This is the second instalment in the chilling Three Evangelist Series, from quadruple CWA International Dagger-Winning author Fred Vargas.
Louis Kehlweiler has been a powerful investigator with the Ministry of the Interior. Since he was sacked by newcomers who didn't respect his powers he has still kept up his investigations with the help of his old cronies, with Marthe, an elderly prostitute, leader of the band. He still uses the park benches of Paris as his lookout posts which he has numbered for convenience up to 137.
One problem is that Marthe is getting old and confuses 102 for 107. Louis is also showing the strain and now that his latest girlfriend has left, the "love of his life" is Bufo, a toad that he carries with him almost everywhere except cafè's where Bufo gets a bit panicky and would do the same to the patrons.
Spying through the windows of a Paris flat belonging to a politician's nephew, Louis Kehlweiler catches sight of something out of place down on the footpath - an object, small and white, surrounded by dog poo. A human bone! But when Kehlweiler takes his find down to the local police station, he's ridiculed and teased. Yet this tiny fragment obsesses him so much that he starts to investigate, following the trail to the tiny Breton fishing village of Port-Nicolas where there's a dog. A dog that would take a bite out of anything. Even the foot of a corpse.
However, where is the corpse? Or the murderer?
If you can take wacky characters and strange plots, and want a change from your normal NYPD/CSI type crime thrillers then this one might be the one for you. This is a very different wacky thriller that kept the pages turning as strange things kept happening. At times it was brilliant and at others pretty silly. It goes all over the place, twisting like a French farce with every challenge and re-challenge. I was suitably impressed.
Fred Vargas was born in Paris in 1957. As well as being a best-selling author in France, she (yes She!) is an historian and archaeologist.
She worked at the French National Centre for Scientific Research (CNRS), which she joined in 1988. She later joined the Institut Pasteur, as a eukaryotic archaeologist.

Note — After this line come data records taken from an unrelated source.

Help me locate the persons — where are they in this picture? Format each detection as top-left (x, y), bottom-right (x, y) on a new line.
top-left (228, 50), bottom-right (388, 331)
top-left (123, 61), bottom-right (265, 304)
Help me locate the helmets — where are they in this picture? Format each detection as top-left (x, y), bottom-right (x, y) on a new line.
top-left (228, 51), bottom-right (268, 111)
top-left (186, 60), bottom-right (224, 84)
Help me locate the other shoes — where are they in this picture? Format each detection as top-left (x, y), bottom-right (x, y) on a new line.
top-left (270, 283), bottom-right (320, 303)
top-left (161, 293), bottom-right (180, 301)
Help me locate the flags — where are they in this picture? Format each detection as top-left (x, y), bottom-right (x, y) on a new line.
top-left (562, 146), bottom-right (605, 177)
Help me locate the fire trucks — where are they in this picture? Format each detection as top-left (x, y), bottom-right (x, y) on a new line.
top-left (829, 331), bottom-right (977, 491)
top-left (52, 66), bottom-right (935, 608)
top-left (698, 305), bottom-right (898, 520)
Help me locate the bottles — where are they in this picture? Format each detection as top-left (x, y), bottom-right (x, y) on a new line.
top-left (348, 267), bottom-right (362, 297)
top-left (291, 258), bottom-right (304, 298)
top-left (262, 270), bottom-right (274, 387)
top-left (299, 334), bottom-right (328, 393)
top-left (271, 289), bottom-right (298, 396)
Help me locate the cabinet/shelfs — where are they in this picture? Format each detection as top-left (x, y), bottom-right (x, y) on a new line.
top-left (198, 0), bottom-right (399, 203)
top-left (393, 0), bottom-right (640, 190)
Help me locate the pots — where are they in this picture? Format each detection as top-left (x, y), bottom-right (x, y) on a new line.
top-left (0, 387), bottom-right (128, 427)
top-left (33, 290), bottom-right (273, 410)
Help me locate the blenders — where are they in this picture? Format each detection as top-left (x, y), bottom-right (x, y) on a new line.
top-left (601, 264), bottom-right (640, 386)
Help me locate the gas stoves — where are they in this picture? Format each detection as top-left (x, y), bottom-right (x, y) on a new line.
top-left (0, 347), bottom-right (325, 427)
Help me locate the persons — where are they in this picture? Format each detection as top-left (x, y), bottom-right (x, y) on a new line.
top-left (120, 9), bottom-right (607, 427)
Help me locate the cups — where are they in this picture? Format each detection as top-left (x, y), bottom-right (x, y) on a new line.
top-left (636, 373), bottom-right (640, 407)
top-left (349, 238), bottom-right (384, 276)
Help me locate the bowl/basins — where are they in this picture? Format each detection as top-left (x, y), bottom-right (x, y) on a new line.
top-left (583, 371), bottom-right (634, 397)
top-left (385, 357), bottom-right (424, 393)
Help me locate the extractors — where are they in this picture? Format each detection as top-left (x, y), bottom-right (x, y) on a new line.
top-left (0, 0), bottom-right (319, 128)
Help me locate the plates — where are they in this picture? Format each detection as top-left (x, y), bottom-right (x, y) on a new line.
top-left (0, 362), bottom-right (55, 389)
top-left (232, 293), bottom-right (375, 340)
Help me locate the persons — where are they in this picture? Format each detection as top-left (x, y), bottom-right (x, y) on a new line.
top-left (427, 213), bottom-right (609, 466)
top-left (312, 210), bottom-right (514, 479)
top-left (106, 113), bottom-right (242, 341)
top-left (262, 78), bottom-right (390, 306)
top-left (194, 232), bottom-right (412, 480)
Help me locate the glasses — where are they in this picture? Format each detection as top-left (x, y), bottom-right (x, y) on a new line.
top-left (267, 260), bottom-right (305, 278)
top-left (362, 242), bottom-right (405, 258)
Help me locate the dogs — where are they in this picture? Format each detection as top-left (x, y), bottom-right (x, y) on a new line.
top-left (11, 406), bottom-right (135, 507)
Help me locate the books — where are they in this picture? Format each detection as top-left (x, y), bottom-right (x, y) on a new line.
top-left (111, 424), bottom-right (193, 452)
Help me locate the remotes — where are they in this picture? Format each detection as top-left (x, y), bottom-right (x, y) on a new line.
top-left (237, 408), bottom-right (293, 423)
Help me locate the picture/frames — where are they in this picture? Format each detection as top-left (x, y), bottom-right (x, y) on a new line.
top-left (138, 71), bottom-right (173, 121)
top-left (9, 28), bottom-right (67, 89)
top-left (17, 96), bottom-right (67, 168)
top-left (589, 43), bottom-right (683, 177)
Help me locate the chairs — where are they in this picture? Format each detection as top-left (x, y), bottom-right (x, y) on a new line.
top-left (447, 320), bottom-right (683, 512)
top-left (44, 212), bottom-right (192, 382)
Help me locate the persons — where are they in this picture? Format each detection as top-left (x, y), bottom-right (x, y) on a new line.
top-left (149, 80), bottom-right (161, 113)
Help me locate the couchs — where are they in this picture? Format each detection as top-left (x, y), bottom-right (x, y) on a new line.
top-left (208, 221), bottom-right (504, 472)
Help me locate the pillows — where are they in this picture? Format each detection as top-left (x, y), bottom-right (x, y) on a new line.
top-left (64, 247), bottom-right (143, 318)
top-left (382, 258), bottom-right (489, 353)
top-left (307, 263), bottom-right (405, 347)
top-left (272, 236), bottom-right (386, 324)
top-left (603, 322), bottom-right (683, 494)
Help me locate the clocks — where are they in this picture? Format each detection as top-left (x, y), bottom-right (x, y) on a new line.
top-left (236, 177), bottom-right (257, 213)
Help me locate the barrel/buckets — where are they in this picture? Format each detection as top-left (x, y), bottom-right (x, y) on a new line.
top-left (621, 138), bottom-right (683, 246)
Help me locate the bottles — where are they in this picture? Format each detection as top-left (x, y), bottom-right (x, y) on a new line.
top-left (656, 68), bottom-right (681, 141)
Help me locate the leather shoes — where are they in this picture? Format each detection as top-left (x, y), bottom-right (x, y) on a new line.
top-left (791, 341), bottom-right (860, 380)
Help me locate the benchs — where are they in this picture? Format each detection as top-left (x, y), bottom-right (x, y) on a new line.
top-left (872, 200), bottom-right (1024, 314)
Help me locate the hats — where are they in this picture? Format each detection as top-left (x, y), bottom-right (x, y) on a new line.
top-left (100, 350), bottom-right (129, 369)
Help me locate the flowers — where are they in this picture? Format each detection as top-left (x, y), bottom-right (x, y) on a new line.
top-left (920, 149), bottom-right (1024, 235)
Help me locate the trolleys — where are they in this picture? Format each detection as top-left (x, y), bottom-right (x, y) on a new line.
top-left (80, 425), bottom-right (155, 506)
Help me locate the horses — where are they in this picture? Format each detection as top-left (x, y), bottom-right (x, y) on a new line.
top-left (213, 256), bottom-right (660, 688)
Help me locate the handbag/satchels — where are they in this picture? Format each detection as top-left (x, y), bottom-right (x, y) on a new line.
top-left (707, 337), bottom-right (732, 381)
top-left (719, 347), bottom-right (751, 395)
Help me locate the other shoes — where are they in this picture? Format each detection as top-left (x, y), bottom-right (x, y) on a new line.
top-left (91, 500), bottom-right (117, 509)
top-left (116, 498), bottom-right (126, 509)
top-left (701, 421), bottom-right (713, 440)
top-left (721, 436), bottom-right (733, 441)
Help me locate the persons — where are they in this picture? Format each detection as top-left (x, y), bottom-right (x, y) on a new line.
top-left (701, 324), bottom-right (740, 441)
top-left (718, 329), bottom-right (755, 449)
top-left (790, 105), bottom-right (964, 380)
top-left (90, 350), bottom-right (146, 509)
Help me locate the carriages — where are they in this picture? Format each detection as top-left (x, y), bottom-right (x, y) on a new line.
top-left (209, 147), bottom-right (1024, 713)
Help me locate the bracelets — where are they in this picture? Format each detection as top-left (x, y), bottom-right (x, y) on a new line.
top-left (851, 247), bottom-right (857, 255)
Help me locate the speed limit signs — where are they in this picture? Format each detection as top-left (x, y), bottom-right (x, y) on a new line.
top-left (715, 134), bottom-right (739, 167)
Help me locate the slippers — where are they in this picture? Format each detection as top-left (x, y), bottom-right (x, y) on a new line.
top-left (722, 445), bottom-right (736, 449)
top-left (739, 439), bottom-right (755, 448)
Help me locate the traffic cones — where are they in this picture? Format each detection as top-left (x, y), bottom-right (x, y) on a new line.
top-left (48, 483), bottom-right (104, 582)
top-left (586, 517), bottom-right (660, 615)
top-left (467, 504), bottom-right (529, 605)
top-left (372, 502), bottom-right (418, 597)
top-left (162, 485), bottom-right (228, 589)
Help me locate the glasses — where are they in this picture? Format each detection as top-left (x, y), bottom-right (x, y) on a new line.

She mostly writes police thrillers (policiers). They take place in Paris and feature the adventures of Chief Inspector Adamsberg and his team. Her interest in the Middle Ages is manifest in many of her novels, especially through the person of Marc Vandoosler, a young specialist in the period. Seeking Whom He May Devour was shortlisted by the British Crime Writers' Association for the last Gold Dagger award for best crime novel of the year, and the following year The Three Evangelists won the inaugural Duncan Lawrie International Dagger. She also won the award for the second year-running with Wash This Blood Clean From My Hand.